• TEXT BLOCK
○ ○ ○ ○

Chris laughs and quips back, “So here’s the thing: I actually can’t sing exceptionally well, but I sing honestly.”

“Oh… interesting!” we say to each other. We’re both still a little shaken that Chris has focused his attention on us.To which Chris replies, “So, really, what was the observation?”

Amal says, “That was it, actually.”

Chris bursts out laughing, which eases the tension. But Amal has a really important follow up. 

“Did I hear you playing [Justin Bieber’s] ‘Yummy’ for a second in the middle of the show?”

“Yeah,” says Chris, before taking a melancholic pregnant pause and relenting, “But then someone booed, so I stopped.”

Amal and I are both telepathically telling Chris, “Please stream ‘The Box’ by Roddy Rich.”

○ ○ ○ ○

• INFORMATION SUPPLIED

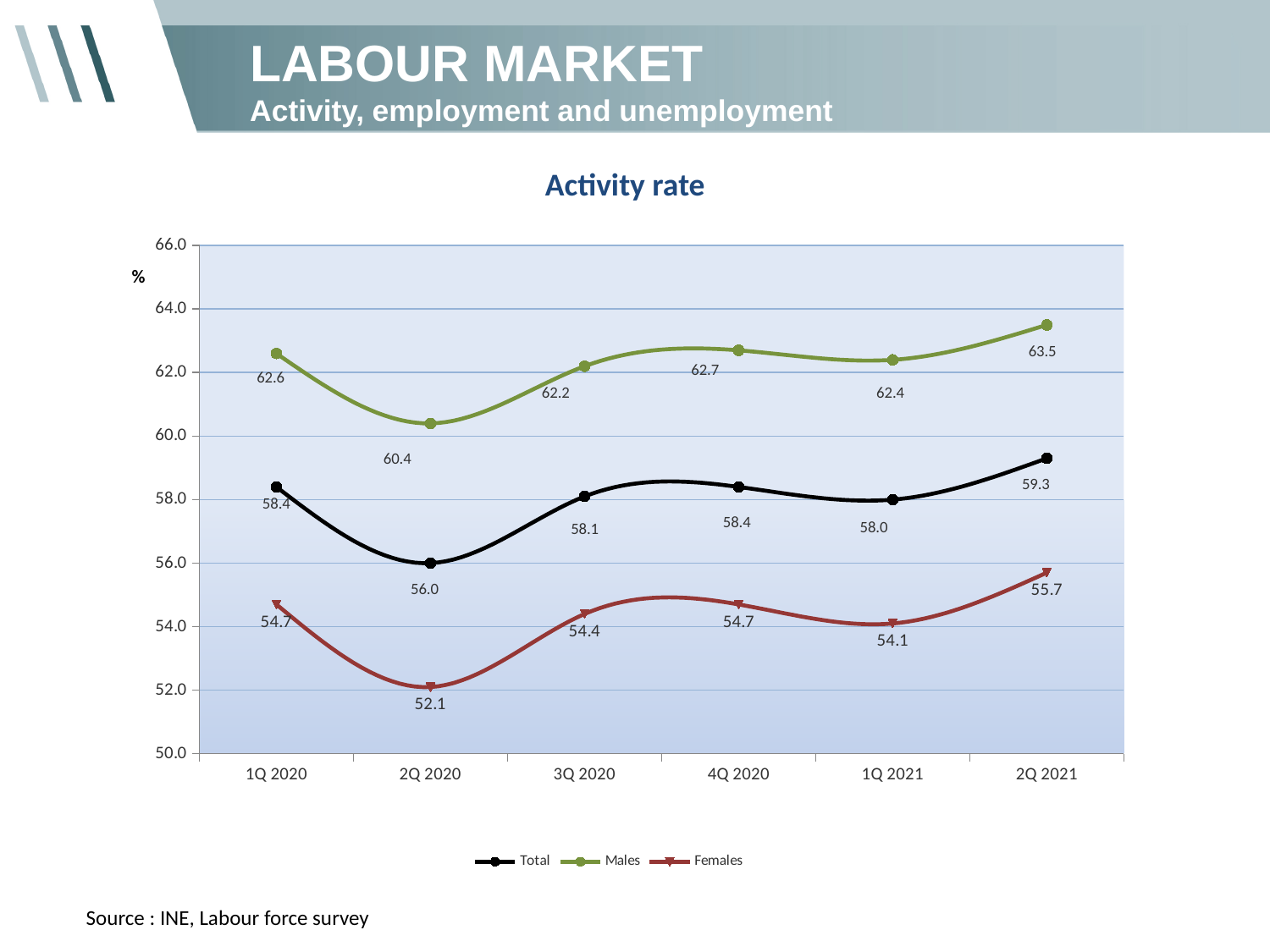
What is the activity rate for Females in 2Q 2020? 52.1 Does the Total activity rate rise or fall from 1Q 2021 to 2Q 2021? Rise What kind of chart is shown? Line chart Which is larger, the Total activity rate in 1Q 2020 or in 4Q 2020? They are equal (58.4) What is the activity rate for Males in 2Q 2021? 63.5 In which quarter is the Females activity rate highest? 2Q 2021 In which quarter is the Males activity rate lowest? 2Q 2020 How many series does the legend list? 3 What is the difference between the Males and Females activity rates in 2Q 2021? 7.8 How many quarters are shown on the x axis? 6 Is the Females activity rate in 1Q 2021 greater or less than 56.0? less What is the Total activity rate in 1Q 2021? 58.0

○ ○ ○ ○

• REQUIRED ACTION A
In the excerpt about Chris, why does Chris say he stopped playing "Yummy"?
• REQUIRED ACTION B
Transcribe the excerpt about Chris word for word, starting with "Chris laughs and" and going on through "important follow up.".

• ANSWER SPACE A
Someone booed.

• ANSWER SPACE B
Chris laughs and quips back, “So here’s the thing: I actually can’t sing exceptionally well, but I sing honestly.”

“Oh… interesting!” we say to each other. We’re both still a little shaken that Chris has focused his attention on us.To which Chris replies, “So, really, what was the observation?”

Amal says, “That was it, actually.”

Chris bursts out laughing, which eases the tension. But Amal has a really important follow up.